The taxonomy criteria of the BPV samples were based on the L1 gene [4]. To be considered a new type, the entire L1 gene sequence would have to be more than 10% different compared with the closest know type. Putative new BPV types were defined as those displaying less than 90% nucleotide identity within the L1 gene fragment of all PV types already classified [12, 21].
Results
Gross and histopathological findings
The four teats were affected by papillomatous lesions in most of the 73 cows (Fig. 1a).
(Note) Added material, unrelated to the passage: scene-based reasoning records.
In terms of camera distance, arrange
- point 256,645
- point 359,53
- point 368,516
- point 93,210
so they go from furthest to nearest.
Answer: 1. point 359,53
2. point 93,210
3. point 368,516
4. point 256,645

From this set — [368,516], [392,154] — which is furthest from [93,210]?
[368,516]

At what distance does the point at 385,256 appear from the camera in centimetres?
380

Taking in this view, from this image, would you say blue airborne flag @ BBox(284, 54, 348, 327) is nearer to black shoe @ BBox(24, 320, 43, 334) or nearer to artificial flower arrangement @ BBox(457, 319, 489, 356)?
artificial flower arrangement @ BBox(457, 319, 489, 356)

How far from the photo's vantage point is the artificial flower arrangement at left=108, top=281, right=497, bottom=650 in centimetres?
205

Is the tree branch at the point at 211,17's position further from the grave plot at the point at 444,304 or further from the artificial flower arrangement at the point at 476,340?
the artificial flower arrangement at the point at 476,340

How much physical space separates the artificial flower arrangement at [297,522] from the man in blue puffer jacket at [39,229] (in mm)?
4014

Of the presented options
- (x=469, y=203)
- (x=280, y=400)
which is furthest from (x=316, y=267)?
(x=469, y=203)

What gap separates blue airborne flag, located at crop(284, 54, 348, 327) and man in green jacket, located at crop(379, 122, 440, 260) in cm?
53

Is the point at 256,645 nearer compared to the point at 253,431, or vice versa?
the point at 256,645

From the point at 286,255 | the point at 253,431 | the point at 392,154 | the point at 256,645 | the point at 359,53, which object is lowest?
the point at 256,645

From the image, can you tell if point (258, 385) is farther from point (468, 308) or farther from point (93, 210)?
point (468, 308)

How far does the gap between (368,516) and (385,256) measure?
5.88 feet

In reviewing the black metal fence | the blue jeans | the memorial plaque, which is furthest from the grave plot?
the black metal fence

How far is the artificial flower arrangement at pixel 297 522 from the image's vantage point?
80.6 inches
Grossly, the papillomas were characterized according to three patterns. Pattern 1 was identified in 5 cows (6.9%) and consisted of brown to blackish, exophytic projections of varying sizes and vegetative, digitiform, or filiform aspect (Fig. 1b). Pattern 2 was observed in 29 cows (39.7%) and was characterized by slightly elevated whitish projections with a flat to round surface (Fig. 1c). The third and most frequent pattern (pattern 3 or mixed) was observed in 39 cows (53.4%) and presented a mixed morphology. Papillomatous lesions similar to those from both patterns 1 and 2 were observed in the same teat or in the same cow (Fig. 1d).
Fig. 1.
Gross findings of teat papillomatosis in dairy cows. a All four teats are affected by papillomas. b Brown to blackish and exophytic projections with a vegetative aspect are observed on the teat surface (pattern 1). c Flat, slightly elevated, and whitish projections are observed on the teat surface (pattern 2). d Papillomatous lesions similar to those described in b and c are observed in the same teat (pattern 3)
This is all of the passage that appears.